+++ LINHAS DESTA TAREFA

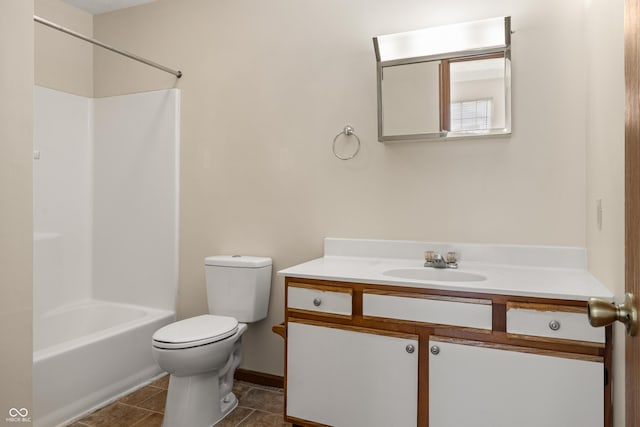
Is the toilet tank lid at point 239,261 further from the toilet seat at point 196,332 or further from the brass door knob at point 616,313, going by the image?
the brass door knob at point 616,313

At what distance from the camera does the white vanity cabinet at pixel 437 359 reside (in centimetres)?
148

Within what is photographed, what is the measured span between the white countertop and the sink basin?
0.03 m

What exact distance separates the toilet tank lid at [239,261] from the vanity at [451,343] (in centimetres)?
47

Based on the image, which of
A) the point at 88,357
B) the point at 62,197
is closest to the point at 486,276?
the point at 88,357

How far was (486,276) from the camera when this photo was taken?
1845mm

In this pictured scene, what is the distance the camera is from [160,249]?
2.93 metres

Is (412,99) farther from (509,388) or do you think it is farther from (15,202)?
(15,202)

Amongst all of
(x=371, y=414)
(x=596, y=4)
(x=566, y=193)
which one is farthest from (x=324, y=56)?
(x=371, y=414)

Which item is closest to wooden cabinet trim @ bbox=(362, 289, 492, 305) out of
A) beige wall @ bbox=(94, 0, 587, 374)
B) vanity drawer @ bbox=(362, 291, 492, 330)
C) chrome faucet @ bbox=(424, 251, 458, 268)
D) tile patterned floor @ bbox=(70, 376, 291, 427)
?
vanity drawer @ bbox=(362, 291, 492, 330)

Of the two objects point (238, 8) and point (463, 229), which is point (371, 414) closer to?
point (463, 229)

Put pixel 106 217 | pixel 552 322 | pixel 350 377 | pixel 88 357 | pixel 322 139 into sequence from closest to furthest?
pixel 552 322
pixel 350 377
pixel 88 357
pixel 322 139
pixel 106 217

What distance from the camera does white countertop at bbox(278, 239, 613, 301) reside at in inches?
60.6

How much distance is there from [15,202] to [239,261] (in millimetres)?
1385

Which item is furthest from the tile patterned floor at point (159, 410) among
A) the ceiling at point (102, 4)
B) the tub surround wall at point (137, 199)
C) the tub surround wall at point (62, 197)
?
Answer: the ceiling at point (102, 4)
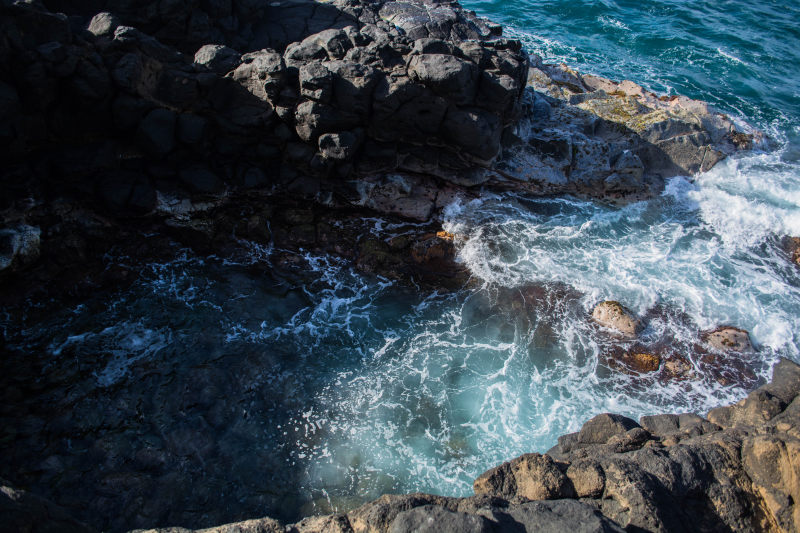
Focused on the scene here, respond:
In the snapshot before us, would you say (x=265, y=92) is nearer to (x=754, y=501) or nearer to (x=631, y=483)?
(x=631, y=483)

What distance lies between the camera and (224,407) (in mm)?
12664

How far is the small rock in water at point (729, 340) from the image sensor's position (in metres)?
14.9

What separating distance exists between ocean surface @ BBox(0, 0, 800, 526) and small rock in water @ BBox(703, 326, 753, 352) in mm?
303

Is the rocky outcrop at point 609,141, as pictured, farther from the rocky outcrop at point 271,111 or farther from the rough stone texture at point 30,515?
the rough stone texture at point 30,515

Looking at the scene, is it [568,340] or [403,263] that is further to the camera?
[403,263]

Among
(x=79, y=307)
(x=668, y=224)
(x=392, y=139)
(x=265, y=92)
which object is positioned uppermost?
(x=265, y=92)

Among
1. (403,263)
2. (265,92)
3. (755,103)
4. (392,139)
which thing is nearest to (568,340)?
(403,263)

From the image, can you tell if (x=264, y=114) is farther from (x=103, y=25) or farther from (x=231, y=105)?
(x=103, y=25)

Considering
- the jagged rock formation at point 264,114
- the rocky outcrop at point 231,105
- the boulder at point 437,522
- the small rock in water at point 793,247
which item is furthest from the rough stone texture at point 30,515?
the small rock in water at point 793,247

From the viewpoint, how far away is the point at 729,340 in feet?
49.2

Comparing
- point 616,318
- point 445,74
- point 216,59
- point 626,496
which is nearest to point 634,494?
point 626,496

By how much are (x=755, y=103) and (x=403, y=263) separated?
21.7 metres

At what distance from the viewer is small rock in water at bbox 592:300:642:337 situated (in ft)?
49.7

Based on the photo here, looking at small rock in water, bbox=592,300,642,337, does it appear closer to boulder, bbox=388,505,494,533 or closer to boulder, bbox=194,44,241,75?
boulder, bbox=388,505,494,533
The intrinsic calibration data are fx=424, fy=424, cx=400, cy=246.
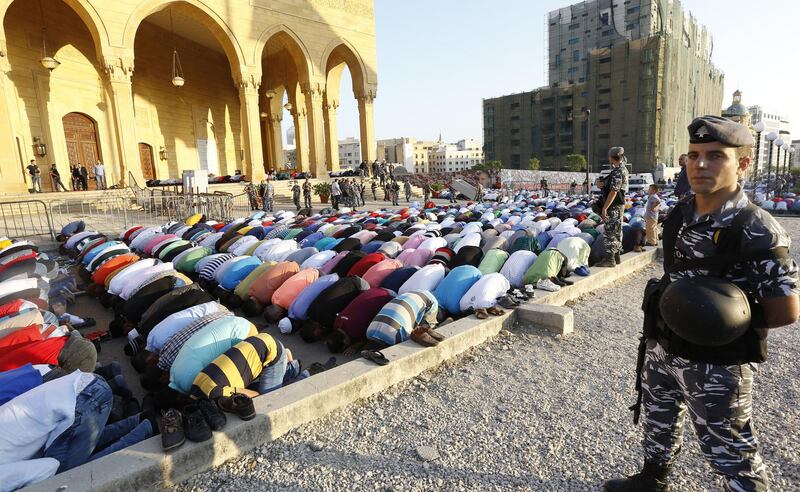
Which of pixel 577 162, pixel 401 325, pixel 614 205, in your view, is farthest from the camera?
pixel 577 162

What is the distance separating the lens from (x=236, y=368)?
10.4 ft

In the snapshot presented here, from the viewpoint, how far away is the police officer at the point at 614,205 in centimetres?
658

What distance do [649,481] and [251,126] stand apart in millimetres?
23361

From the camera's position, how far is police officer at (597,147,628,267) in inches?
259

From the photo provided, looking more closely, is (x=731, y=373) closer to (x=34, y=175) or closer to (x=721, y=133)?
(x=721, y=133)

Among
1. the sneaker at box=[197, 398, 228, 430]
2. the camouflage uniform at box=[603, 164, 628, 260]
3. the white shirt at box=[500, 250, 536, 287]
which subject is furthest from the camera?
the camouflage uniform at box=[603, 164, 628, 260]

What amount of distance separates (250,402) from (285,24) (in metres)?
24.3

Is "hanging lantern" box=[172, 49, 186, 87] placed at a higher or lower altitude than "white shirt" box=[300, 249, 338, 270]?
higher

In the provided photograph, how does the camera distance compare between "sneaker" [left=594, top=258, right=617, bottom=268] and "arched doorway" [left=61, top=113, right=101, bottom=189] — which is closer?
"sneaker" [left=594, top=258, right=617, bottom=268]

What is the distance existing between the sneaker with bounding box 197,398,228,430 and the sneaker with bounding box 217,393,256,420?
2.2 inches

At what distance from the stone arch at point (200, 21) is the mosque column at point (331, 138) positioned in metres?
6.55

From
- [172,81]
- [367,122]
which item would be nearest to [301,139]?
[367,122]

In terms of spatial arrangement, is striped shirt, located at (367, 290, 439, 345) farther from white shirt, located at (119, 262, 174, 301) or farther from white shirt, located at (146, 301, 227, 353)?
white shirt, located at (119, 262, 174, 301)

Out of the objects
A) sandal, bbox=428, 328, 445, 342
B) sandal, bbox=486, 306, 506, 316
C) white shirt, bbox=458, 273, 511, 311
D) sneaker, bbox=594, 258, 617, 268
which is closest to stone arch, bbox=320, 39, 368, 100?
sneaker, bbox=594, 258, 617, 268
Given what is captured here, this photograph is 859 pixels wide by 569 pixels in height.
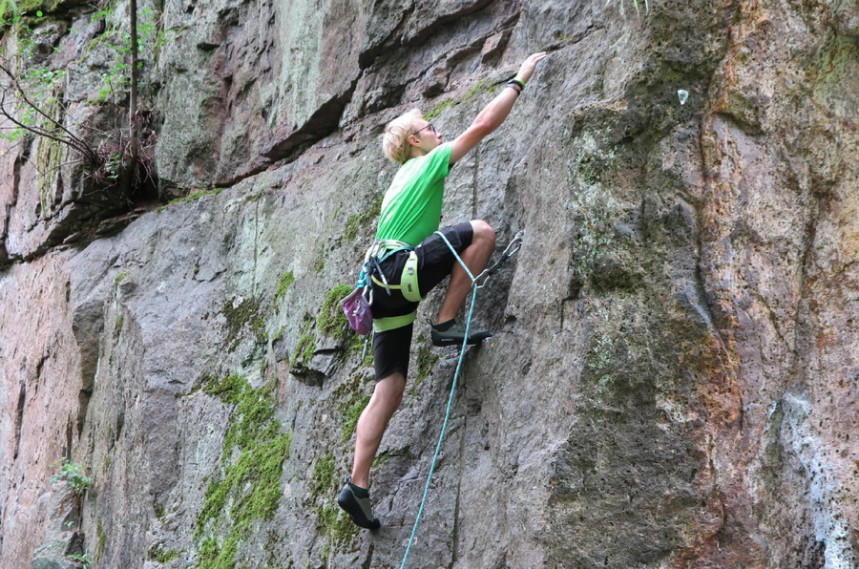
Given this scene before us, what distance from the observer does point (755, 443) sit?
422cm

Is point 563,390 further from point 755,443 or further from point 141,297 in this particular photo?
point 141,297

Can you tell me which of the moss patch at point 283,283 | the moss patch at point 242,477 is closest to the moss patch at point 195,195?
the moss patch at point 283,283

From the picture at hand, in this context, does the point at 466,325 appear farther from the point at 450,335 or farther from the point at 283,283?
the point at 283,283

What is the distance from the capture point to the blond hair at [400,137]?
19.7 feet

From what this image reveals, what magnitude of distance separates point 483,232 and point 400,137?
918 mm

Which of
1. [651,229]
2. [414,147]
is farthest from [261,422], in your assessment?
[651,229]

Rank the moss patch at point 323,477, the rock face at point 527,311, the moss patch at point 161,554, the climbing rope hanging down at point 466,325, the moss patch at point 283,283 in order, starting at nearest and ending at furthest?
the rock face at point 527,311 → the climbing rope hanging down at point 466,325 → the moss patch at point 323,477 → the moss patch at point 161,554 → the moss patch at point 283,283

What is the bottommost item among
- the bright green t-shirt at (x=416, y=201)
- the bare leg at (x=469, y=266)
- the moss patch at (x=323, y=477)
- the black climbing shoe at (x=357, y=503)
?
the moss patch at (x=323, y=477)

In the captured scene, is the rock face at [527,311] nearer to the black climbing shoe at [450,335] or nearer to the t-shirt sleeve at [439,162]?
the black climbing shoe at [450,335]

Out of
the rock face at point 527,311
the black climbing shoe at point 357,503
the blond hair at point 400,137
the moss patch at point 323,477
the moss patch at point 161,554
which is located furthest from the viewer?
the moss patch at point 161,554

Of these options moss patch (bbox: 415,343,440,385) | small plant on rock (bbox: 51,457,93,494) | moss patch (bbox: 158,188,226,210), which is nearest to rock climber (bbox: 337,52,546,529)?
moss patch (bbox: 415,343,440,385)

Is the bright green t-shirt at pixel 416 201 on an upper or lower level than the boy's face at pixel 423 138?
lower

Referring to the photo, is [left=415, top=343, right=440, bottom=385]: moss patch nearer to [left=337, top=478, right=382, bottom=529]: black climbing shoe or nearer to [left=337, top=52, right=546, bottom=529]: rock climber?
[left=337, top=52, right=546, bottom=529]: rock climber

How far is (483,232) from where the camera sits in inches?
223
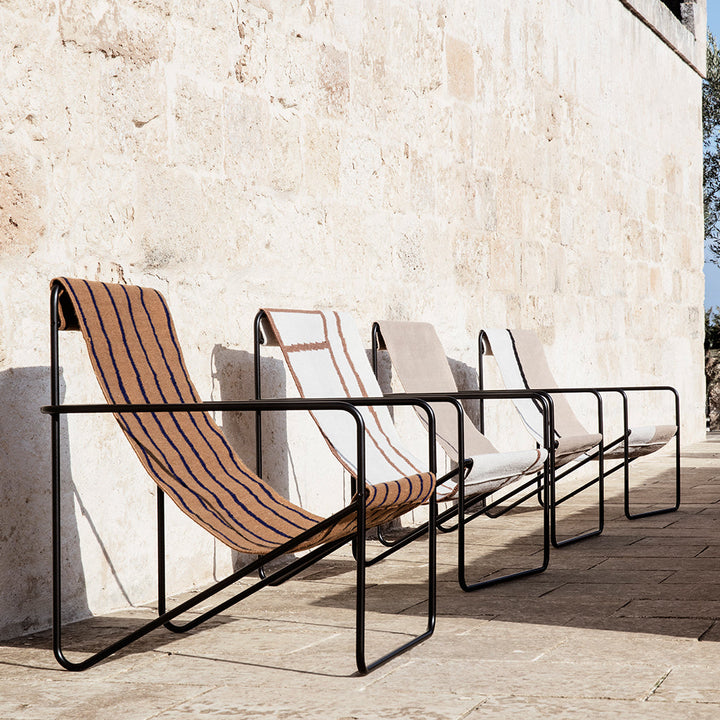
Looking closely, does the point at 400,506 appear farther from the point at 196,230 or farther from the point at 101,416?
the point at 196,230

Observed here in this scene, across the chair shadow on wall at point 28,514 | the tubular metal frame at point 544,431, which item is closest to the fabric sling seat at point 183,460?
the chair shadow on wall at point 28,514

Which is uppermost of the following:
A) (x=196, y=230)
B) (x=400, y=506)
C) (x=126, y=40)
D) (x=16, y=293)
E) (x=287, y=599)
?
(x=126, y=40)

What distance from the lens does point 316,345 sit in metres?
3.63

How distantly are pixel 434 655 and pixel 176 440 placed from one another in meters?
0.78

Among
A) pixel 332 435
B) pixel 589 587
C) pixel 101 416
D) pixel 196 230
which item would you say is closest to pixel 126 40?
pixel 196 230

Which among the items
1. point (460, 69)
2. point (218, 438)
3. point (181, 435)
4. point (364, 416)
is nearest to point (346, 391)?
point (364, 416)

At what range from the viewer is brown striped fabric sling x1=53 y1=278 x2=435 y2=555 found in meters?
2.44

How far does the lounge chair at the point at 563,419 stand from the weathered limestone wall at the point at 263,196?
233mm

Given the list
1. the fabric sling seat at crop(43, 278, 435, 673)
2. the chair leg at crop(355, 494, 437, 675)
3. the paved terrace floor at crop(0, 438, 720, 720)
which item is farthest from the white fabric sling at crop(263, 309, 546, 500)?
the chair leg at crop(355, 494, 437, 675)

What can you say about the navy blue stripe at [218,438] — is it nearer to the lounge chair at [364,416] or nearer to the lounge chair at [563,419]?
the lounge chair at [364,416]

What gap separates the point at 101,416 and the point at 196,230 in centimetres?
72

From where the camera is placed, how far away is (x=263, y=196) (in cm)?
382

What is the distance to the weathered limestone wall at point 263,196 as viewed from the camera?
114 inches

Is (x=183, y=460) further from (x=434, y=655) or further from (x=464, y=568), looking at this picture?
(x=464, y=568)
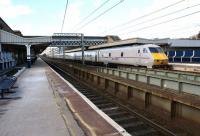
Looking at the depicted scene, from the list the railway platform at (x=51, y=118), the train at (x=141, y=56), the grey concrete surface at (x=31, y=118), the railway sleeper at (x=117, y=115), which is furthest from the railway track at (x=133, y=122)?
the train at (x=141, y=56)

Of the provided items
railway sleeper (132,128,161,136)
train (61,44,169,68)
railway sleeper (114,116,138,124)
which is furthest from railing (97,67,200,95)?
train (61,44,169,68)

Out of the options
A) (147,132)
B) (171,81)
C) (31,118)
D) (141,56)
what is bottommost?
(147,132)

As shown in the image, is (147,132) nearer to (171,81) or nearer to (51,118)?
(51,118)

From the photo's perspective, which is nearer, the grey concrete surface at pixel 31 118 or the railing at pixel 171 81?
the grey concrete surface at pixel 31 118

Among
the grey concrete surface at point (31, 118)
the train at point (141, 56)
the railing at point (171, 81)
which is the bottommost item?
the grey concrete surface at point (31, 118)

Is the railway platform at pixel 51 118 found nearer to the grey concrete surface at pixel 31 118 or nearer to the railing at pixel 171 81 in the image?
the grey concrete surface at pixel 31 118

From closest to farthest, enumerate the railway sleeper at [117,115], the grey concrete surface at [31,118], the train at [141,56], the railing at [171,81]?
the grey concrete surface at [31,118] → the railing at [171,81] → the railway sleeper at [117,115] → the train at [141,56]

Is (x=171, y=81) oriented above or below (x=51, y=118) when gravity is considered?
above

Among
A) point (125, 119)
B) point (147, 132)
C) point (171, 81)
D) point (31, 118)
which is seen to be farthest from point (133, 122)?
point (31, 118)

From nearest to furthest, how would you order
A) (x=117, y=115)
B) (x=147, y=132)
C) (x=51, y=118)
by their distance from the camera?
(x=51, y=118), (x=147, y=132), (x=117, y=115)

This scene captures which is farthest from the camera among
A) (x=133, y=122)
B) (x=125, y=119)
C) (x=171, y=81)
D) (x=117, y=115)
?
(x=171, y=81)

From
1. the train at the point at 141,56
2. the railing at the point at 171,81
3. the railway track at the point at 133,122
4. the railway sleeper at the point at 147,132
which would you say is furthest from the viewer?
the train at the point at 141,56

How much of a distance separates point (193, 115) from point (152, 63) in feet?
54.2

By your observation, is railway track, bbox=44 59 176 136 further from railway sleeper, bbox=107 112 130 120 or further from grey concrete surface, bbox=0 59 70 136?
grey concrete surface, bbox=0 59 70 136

++++++

Reproduza sem nenhuma alteração o trecho que vai da linha que contém "By your observation, is" até o fim das linhas.

By your observation, is railway track, bbox=44 59 176 136 further from railway sleeper, bbox=107 112 130 120 or further from grey concrete surface, bbox=0 59 70 136?
grey concrete surface, bbox=0 59 70 136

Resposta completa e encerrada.